WRITTEN EXERCISE: Pick up the article on the Bon Jovi song "What Do You Got?" where its last sentence ends, and write how it continues.

EXTRACTED TEXT:
------
"What Do You Got?" is a song by American rock band Bon Jovi. It is one of four songs written for the band's Greatest Hits album, released in November 2010. The song is the first single from the compilation album. The song was released on the band's official website on August 27. It was also released to radio airplay on August 27. It was officially released on September 21, 2010 as a digital download, but the physical single was released in Germany on October 22, 2010.

Background and lyrical content
"What Do You Got?" was written by Jon Bon Jovi, Richie Sambora and Brett James, produced by Howard Benson and co-produced by Jon Bon Jovi and Sambora. It was recorded in Bay 7 Studios in Valley Village and Sparky Dark Studios in Calabasas, California. The song was written during sessions for The Circle (2009), but it didn't fit that album, so band decided to hold it and finished it for the Greatest Hits (2010).
------
SOURCE MATERIAL:
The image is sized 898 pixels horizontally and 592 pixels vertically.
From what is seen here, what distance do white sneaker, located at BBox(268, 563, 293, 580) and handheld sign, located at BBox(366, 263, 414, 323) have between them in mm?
------
RESPONSE TO THE EXERCISE:
Lyrically, the song is about the aesthetics of love. Richie Sambora explained: "It's a worldly thing and it doesn't have to be exactly about romance. It could be about with your family, daughter or son. What do you got if you ain't got love. It's a profound statement in its simplicity."

Music video
The music video was directed by Wayne Isham and produced by Dana Marshall. Isham explained: "I dug the 3D process, and it was awesome to execute it with long-time friends and collaborators Bon Jovi. We've worked together a long time, evolving and growing, so I'm happy to continue that tradition with the new medium of 3D".

Release and reception
Originally, Jon Bon Jovi didn't want to release "What Do You Got?" as the first single and instead favored "No Apologies". He said: "If anyone wants to pick a single, you tell me. What do I know? That was the one that floated to the top, and I was taken aback because it was the (last) of the five I would've picked. But people have really been relating to the lyric, and seemingly for...radio, it's a hit."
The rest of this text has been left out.